**REQUIRED ACTIONS**
[1] From the cheese passage, write out word for word the stretch starting at "Archaeologists have discovered" and ending at "at that time.".
[2] In the cheese passage, what coagulating enzyme did the saddlebag in the legend contain?

(PASSAGE begins)

Cheese is one of the most varied and subtle foods in the world. In taste cheese can be bland, buttery, innocuous, rich, creamy, pungent, sharp, salty or lightly delicate. In texture it can be hard enough to chip off in flakes, so soft and runny that it needs to be eaten with a spoon or at any one of a dozen points of softness and firmness between these two extremes. In aroma, cheese can be rank and overpowering enough to turn the stomach of the strongest man (and still be eaten with relish by devotees), delicately aromatic or virtually unnoticeable. Cheese can serve as the perfect companion for wines, a superbly satisfying finale to a gourmet meal or simply as a basic nourishing foodstuff for family snacks.
Archaeologists have discovered that as far back as 6000 BC cheese had been made from cow's and goat's milk and stored in tall jars. Egyptian tomb murals of 2000 BC show butter and cheese being made, and other murals which show milk being stored in skin bags suspended from poles demonstrate a knowledge of dairy husbandry at that time.
It is likely that nomadic tribes of Central Asia found animal skin bags a useful way to carry milk on animal backs when on the move. Fermentation of the milk sugars would cause the milk to curdle and the swaying motion would break up the curd to provide a refreshing whey drink. The curds would then be removed, drained and lightly salted to provide a tasty and nourishing high protein food, i.e. a welcome supplement to meat protein.
Cheesemaking, thus, gradually evolved from two main streams. The first was the liquid fermented milks such as yoghurt, koumiss and kefir. The second through allowing the milk to acidify to form curds and whey. Whey could then be drained either through perforated earthenware bowls or through woven reed baskets or similar material.
The Legend
Most authorities consider that cheese was first made in the Middle East. The earliest type was a form of sour milk which came into being when it was discovered that domesticated animals could be milked. A legendary story has it that cheese was 'discovered' by an unknown Arab nomad. He is said to have filled a saddlebag with milk to sustain him on a journey across the desert by horse. After several hours riding he stopped to quench his thirst, only to find that the milk had separated into a pale watery liquid and solid white lumps. Because the saddlebag, which was made from the stomach of a young animal, contained a coagulating enzyme known as rennin, the milk had been effectively separated into curds and whey by the combination of the rennin, the hot sun and the galloping motions of the horse. The nomad, unconcerned with technical details, found the whey drinkable and the curds edible.

(PASSAGE ends)
(GIVEN DATA begins)

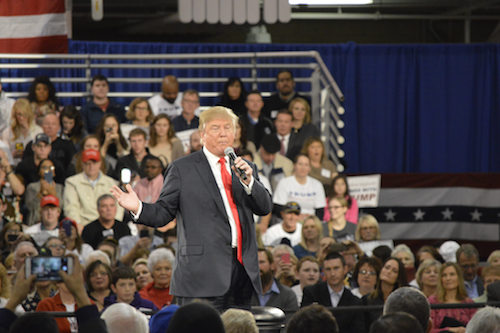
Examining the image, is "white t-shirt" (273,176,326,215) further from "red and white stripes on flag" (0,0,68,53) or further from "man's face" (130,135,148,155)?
"red and white stripes on flag" (0,0,68,53)

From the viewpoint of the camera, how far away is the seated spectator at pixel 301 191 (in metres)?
9.64

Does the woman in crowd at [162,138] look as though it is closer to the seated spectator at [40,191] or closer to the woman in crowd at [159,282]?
the seated spectator at [40,191]

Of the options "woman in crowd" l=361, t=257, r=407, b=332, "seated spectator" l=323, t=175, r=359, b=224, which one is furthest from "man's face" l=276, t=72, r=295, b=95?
"woman in crowd" l=361, t=257, r=407, b=332

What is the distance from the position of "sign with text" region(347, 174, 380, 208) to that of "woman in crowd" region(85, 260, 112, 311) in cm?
436

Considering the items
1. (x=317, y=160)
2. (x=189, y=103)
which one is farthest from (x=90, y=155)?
(x=317, y=160)

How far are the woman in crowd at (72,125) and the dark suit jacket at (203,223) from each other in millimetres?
5799

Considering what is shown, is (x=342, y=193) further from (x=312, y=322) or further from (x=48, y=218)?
(x=312, y=322)

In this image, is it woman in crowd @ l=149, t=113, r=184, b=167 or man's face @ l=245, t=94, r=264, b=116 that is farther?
man's face @ l=245, t=94, r=264, b=116

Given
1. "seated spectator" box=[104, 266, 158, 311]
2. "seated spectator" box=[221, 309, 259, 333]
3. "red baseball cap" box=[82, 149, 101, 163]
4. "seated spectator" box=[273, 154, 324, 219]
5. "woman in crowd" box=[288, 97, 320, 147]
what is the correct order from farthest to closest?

(GIVEN DATA ends)

**YOUR RESPONSES**
[1]
Archaeologists have discovered that as far back as 6000 BC cheese had been made from cow's and goat's milk and stored in tall jars. Egyptian tomb murals of 2000 BC show butter and cheese being made, and other murals which show milk being stored in skin bags suspended from poles demonstrate a knowledge of dairy husbandry at that time.

[2] Rennin.